Work request => Without adding or dropping anything, copy the entries below.

================================

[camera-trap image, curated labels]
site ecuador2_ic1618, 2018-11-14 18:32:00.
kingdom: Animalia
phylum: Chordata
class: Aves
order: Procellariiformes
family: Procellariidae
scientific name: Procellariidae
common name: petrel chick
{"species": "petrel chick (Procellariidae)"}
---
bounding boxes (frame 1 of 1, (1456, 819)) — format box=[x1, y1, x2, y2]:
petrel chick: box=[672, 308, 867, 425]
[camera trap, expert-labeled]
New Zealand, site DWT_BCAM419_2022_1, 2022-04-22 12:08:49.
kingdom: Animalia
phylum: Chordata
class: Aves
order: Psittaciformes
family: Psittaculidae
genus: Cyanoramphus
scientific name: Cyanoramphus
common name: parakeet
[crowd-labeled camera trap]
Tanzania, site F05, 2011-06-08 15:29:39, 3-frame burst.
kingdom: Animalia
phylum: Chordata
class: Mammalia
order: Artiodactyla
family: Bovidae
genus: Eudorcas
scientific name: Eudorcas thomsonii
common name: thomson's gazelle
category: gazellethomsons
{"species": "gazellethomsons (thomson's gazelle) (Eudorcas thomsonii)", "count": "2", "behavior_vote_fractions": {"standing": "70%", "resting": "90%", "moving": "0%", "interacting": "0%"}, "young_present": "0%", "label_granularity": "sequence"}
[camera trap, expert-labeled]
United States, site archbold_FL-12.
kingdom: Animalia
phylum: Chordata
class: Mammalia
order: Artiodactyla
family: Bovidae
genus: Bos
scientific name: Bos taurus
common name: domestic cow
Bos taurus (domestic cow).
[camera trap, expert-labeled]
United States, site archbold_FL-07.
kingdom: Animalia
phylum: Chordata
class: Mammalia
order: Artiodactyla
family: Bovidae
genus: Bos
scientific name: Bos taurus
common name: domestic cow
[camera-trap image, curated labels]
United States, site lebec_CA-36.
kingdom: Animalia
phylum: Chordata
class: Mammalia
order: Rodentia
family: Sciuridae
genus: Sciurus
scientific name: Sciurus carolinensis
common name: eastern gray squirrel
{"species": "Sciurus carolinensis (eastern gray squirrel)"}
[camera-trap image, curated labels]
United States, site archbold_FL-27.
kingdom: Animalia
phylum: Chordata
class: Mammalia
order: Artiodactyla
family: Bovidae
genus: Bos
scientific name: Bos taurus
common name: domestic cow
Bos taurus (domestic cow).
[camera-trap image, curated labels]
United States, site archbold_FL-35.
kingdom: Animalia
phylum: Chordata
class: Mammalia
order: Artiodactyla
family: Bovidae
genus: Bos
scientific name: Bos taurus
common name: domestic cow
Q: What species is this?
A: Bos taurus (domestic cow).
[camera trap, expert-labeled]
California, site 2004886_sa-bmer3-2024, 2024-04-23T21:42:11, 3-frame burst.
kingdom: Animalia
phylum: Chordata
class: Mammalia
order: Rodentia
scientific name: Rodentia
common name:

================================

Answer below =>
[camera-trap image, curated labels]
site ecuador2_ic1618, 2018-11-14 18:32:00.
kingdom: Animalia
phylum: Chordata
class: Aves
order: Procellariiformes
family: Procellariidae
scientific name: Procellariidae
common name: petrel chick
{"species": "petrel chick (Procellariidae)"}
---
bounding boxes (frame 1 of 1, (1456, 819)) — format box=[x1, y1, x2, y2]:
petrel chick: box=[672, 308, 867, 425]
[camera trap, expert-labeled]
New Zealand, site DWT_BCAM419_2022_1, 2022-04-22 12:08:49.
kingdom: Animalia
phylum: Chordata
class: Aves
order: Psittaciformes
family: Psittaculidae
genus: Cyanoramphus
scientific name: Cyanoramphus
common name: parakeet
[crowd-labeled camera trap]
Tanzania, site F05, 2011-06-08 15:29:39, 3-frame burst.
kingdom: Animalia
phylum: Chordata
class: Mammalia
order: Artiodactyla
family: Bovidae
genus: Eudorcas
scientific name: Eudorcas thomsonii
common name: thomson's gazelle
category: gazellethomsons
{"species": "gazellethomsons (thomson's gazelle) (Eudorcas thomsonii)", "count": "2", "behavior_vote_fractions": {"standing": "70%", "resting": "90%", "moving": "0%", "interacting": "0%"}, "young_present": "0%", "label_granularity": "sequence"}
[camera trap, expert-labeled]
United States, site archbold_FL-12.
kingdom: Animalia
phylum: Chordata
class: Mammalia
order: Artiodactyla
family: Bovidae
genus: Bos
scientific name: Bos taurus
common name: domestic cow
Bos taurus (domestic cow).
[camera trap, expert-labeled]
United States, site archbold_FL-07.
kingdom: Animalia
phylum: Chordata
class: Mammalia
order: Artiodactyla
family: Bovidae
genus: Bos
scientific name: Bos taurus
common name: domestic cow
[camera-trap image, curated labels]
United States, site lebec_CA-36.
kingdom: Animalia
phylum: Chordata
class: Mammalia
order: Rodentia
family: Sciuridae
genus: Sciurus
scientific name: Sciurus carolinensis
common name: eastern gray squirrel
{"species": "Sciurus carolinensis (eastern gray squirrel)"}
[camera-trap image, curated labels]
United States, site archbold_FL-27.
kingdom: Animalia
phylum: Chordata
class: Mammalia
order: Artiodactyla
family: Bovidae
genus: Bos
scientific name: Bos taurus
common name: domestic cow
Bos taurus (domestic cow).
[camera-trap image, curated labels]
United States, site archbold_FL-35.
kingdom: Animalia
phylum: Chordata
class: Mammalia
order: Artiodactyla
family: Bovidae
genus: Bos
scientific name: Bos taurus
common name: domestic cow
Q: What species is this?
A: Bos taurus (domestic cow).
[camera trap, expert-labeled]
California, site 2004886_sa-bmer3-2024, 2024-04-23T21:42:11, 3-frame burst.
kingdom: Animalia
phylum: Chordata
class: Mammalia
order: Rodentia
scientific name: Rodentia
common name:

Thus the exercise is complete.